Hadi şöyle bir arkamıza yaslanalım da yılın sonuna yaklaşırken bir muhasebe yapalım. Nerede neler olmuş, neler olabilir? Bölge bölge incelesek sanki daha iyi olacak gibi. Önceliği Amerika’ya veriyorum. Zira Çin ile yaşanan tarife savaşı, bir o yandan bir bu yandan gelen karşılıklı salvolar sadece iki ülkeyi değil tüm dünyayı etkiliyor. Hükümetin kapanmasıydı, FED’in bağımsızlıydı derken küresel ölçekte fiyatlamalar etkilenecek.
ABD ile Çin arasındaki ekonomik ve jeopolitik gerilimler, küresel piyasalarda risk algısını sürekli diri tutuyor. Özellikle yarı iletken teknolojileri, yapay zekâ ve kritik mineraller üzerindeki rekabet, stratejik bağımsızlık hedeflerini ön plana çıkarıyor. Asıl savaş da işte tam da bu. “Stratejik Bağımsızlık”

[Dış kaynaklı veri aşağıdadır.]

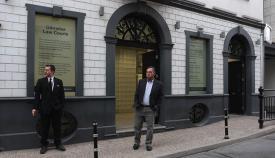 Leoncio Fernández, a la puerta del juzgado gibraltareño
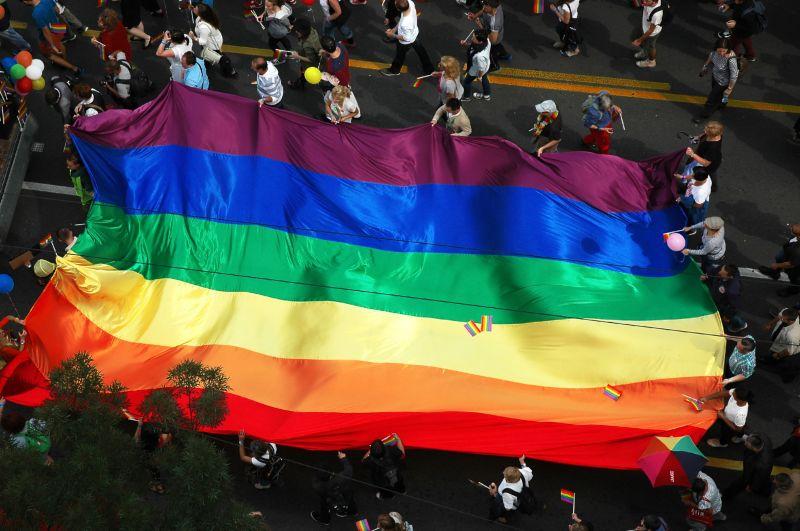 Hiába minden, homofóbiával átitatott lesz a pedofil-törvény – ezután csak 18-as karikával lehet vetíteni a Jóbarátokat vagy a Harry Pottert is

ABD’nin Çin menşeili bazı teknoloji ürünlerine yönelik yeni kısıtlamaları, hem tedarik zincirlerini hem de küresel üretim maliyetlerini etkiliyor. Bu durum, uzun vadede enflasyonist baskıları canlı tutarken, yatırımcıları savunma, enerji ve emtia sektörlerine yönlendiriyor.
Çin’in buna karşılık olarak ABD tahvillerindeki pozisyonunu azaltması ya da azaltma tehdidi, baskı oluşturabilir. Bu gelişme, özellikle gelişen ülke para birimleri için risk unsuru yaratıyor.

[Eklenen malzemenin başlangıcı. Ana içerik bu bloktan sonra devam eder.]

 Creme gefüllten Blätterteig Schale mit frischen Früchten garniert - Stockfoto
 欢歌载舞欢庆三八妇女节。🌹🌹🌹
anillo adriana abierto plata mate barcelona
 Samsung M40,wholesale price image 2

Küresel ticaret hacmindeki olası daralma, emtia fiyatlarını da etkileyebilir. Çin’in büyümesinin yavaşlaması, sanayi metalleri ve başta petrol olmak üzere enerji talebinde düşüşe yol açarken, bu durum ABD’de enflasyonun bir miktar gevşemesine katkı sağlayabilir. Ama diğer yandan küresel büyüme endişelerini artırır.
Sonuç olarak, ABD-Çin gerilimi kısa vadede ABD varlıklarını desteklerken, uzun vadede küresel ticari parçalanmayı derinleştirerek sistemik bir risk yaratabilir.

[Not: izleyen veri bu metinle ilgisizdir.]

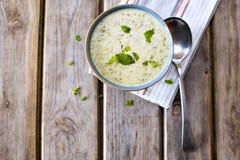 Ciotola di broccoli e di minestra del cheddar immagine stock libera da diritti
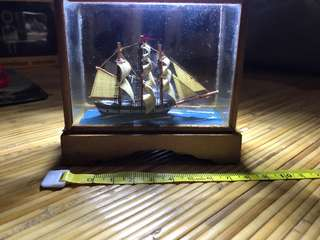 10cm Boat in a glass box (vintage)
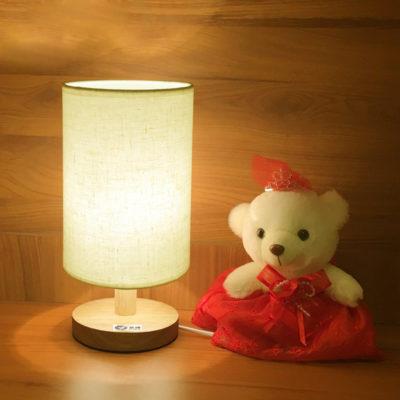 Stolová-lampa-vyrobená-z-dreva-so-stmievačom.-Hľadáte-stolové-lampy-Ponúkame-vám-stolové-lampy-všetkých-druhov-farieb-tvarov-a-dizajnov-1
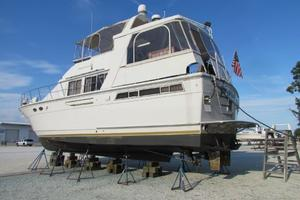 46' Jefferson Motor Yacht 1994 Profile Port Forward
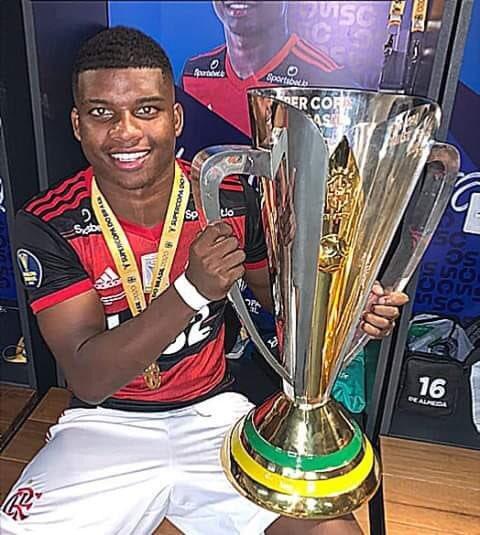 É o Lincoln que tem mais títulos pelo Flamengo do que golspic.twitter.com/nWofgAL8Y0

Fed’in faiz politikası 2025 yılının son çeyreğinde piyasaların en belirleyici unsurlarından birisi olacağı kesin.
Enflasyondaki yavaşlama sinyalleri, faiz indirim beklentilerini artırmış olsa da, Fed temkinli duruşunu sürdürüyor.
Asıl savaş yine bir bağımsızlık savaşı ABD Merkez Bankası bakalım rüştünü ispat edebilecek mi?
Faiz indirimi beklentileri ise hisse senetlerinde “mini ralli” yaratma potansiyeline sahip. Hani şu meşhur “Noel baba” rallisi için belki tetikleyici olur.
Fed’in söylem tonundaki ufak bir değişiklik bile piyasa yönünü sert şekilde etkileyebilir.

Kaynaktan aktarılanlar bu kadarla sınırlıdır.